__Excerpt__:
-.-.-

Sport is amazing. There is nothing else quite like it as brings whole nations together, lifts people up in times of crisis and improves physical and mental wellbeing.
The recent Covid-19 pandemic has only highlighted the importance of being active as the country only left their houses for daily exercise – this was the highlight of the day. It also made us realise just how much we miss and took for granted the activities that our children would take part in, especially as a way for them to burn off all that endless energy! I run Leapfrog Sports, which specialises in multi-sports classes for children aged 2-7 years old where children are given the opportunity to have fun, develop a love of sport and be active through playing a different sport each week. The classes gave children time to run, jump, laugh and play with other children all while building confidence and learning new skills until they came to a sudden stop. Online classes were great and offer another option BUT the interaction with the coaches, friends in the class and in particular to sport, the teamwork element is not the same online and many children did not want to interact through a screen.
Covid, as for many other illnesses, also gave us a wake-up call with regards to being a much higher risk if you are overweight. The government has just released a new strategy to tackle the obesity crisis in the UK to get the nation fit and healthy, protect themselves against Covid-19 and protect the NHS. Key to combating obesity is being active and starting this from a young age with fun sports classes that children want to attend, sets children on a lifelong journey towards being healthy as there is overwhelming evidence that a child’s experiences and habits formed during their early years lays down a foundation for the rest of their life and impacts on health as adults.

-.-.-

__Entries shown__:

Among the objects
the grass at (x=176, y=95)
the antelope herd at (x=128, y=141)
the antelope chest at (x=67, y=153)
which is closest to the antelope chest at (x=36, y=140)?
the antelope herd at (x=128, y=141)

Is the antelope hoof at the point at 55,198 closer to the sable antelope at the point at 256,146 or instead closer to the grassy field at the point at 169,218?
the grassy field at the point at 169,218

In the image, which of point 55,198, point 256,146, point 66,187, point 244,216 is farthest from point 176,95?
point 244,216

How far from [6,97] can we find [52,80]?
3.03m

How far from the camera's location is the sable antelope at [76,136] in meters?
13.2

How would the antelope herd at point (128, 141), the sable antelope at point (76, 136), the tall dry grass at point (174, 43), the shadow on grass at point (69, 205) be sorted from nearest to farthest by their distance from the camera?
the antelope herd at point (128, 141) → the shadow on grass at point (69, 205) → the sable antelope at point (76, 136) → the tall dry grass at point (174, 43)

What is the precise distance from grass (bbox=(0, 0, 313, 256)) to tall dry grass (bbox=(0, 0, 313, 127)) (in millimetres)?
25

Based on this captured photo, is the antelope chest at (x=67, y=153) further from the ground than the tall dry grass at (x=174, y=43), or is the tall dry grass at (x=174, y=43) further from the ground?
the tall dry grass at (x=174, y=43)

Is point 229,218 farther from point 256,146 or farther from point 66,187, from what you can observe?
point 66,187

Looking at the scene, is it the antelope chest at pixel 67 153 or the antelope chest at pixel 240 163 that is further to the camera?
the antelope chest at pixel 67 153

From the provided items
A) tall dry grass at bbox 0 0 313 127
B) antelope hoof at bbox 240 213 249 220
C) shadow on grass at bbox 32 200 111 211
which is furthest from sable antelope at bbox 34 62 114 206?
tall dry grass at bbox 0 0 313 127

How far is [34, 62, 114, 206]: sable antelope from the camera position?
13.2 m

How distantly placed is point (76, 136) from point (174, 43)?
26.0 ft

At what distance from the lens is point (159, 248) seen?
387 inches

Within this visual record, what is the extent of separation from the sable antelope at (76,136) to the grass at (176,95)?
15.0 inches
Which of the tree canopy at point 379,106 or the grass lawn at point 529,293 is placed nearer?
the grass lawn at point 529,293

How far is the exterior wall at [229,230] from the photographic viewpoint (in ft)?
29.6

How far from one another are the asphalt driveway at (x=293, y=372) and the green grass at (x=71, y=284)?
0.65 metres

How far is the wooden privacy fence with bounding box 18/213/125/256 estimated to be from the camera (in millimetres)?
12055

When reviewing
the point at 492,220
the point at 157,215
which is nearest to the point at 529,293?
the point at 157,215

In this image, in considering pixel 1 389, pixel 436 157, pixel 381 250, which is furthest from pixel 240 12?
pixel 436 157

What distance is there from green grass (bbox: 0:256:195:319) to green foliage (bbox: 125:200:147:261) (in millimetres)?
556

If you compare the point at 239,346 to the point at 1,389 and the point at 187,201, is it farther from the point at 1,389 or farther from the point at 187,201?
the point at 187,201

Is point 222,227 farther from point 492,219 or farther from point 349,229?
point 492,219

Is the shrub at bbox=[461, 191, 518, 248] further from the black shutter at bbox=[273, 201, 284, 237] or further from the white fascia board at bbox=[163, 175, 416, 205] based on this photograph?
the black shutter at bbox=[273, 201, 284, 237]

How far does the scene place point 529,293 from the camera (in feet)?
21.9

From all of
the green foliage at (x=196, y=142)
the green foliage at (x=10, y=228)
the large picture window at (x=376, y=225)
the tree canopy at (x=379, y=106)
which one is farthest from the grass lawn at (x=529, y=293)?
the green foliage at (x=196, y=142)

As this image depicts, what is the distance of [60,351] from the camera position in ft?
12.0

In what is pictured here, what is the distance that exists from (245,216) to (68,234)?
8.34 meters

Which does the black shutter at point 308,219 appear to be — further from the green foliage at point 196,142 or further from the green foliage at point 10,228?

-.-.-

__Exercise 1__:
Reproduce the stretch of the passage on children's sport from "Sport is amazing." through "and mental wellbeing.", substituting "communities" for "nations".
__Exercise 2__:
Resume the passage on children's sport after its final sentence and carry it forward.
The records play no part in these tasks.

__Exercise output 1__:
Sport is amazing. There is nothing else quite like it as brings whole communities together, lifts people up in times of crisis and improves physical and mental wellbeing.

__Exercise output 2__:
The Chief Medical Officers’ guidance for children under 5 who can walk on their own is that they should be physically active every day for at least 180 minutes (three hours) spread throughout the day. Nurseries and in particular schools are often unable to give children enough opportunity to be active and sadly, it is something that is frequently seen as secondary to other subjects but due to the importance of physical activity on children’s wellbeing, this should be treated as a core subject as it can compliment and improve children’s academic results and just like in our classes can be combined for example with counting.
So, where does this leave the future of children’s sports activities and specifically multi-sports? It may feel like it is never going to return to how it was before but I believe it is only going to get better! Parents now can truly see the value and when they weren’t able to attend, how much their children loved and missed sports classes and due to the focus on being fit and healthy the importance these classes will have on their children’s lives and development. After lockdown parents want their children to get out and be with other children, have the opportunity to run around, learn new skills that aren’t being taught by their parents and try different things. Especially as they may not achieve and build the skills they need just from going to school and nursery and so need specialists to help teach their children.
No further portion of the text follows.